Naughty, according to Wall Street, would be a press release that confirms the Fed’s view that the economy is in a shaky state but that does nothing to change policy.
Nice, and that sound you hear is bond traders salivating, would be a statement that says the Fed is going to increase its buying of Treasury bonds and mortgages. Both buying sprees–$300 billion for Treasuries and $1.25 trillion in morgages–are drawing to a close and Wall Street would love to hear that the Fed is going to up its buying limits.
That would drive down interest rates–which have been rising lately–and send bond prices–which have been falling lately–climbing.
Without that kind of news from the Fed, bond traders fear that 10-year Treasury notes will fall in price and test a yield of 4%.
 Do I need to remind you that rising interest bond yields aren’t good for the stock market since they make bonds more atractive vis-a-vis stocks?.
Wall Street is especially nervous going into Fed day because it’s looking at a truck load of Treasury sales in the next couple of days beginning with the auction of $25 billion in Treasury notes about an hour before the Fed announcement. If Wall Street is uncertain enough about what the Fed will say, buyers might be scarce at that auction. That in itself would be enough to send Treasury yields up another notch closer to 4%.
That wouldn’t bode well for the auction of another $15 billion in 30-year Treasury bonds scheduled for Thursday.
The Federal Reserve has been buying Treasuries to add liquidity to the financial markets and mortgages to lower mortgage interest rates. The original targets for those buys would see the Fed finish its purchases of Treasuries within six weeks and of mortgages by the end of the year.

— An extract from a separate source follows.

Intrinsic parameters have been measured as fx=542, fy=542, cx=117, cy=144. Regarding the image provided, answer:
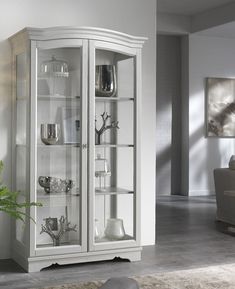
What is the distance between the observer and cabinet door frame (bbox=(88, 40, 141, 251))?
434 cm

On the other hand, a decision by the Federal Reserve to extend those purchases would feed the fear of investors, especially overseas investors, that the Fed will not be able to extricate itself from the financial markets before it sets off a round of higher inflation.
Jim,
What are your thoughts of the trade deficit widening less than expected? http://www.bloomberg.com/apps/news?pid=20601087&sid=az0mUPaKFtqU
My thoughts are increasing exports are the most important aspect to the long term sustainable recovery in the US. IF we see this gap continue to decrease over the next 6 months could see some real surprises in GDP growth
FED will not rock the boat at this juncture , they will repeat what they have been saying , no exit or extension will be mentioned about QE
And that leaves markets to decide what next and then it will start coming down under its own weight till risk reward again becomes favourable
Lets see what happens as even if FED mentions anything about growth or inflation bonds sell off which it will never want at this stage
And it cannot afford bigger risk of inflation latter by increasing QE measures
So doing nothing and saying nothing will do the trick and letting markets decide what should happen next as at present markets are doing what suits FED so they will not rock them
Hope Jim approves ….
Jim,
How much of a pullback in the market do you think will be coming? It seems to me that people are way to optomistic on the markets at this time. Also bought TC around $7. and agree with you about its prospects but wondering if I should take profits at this time?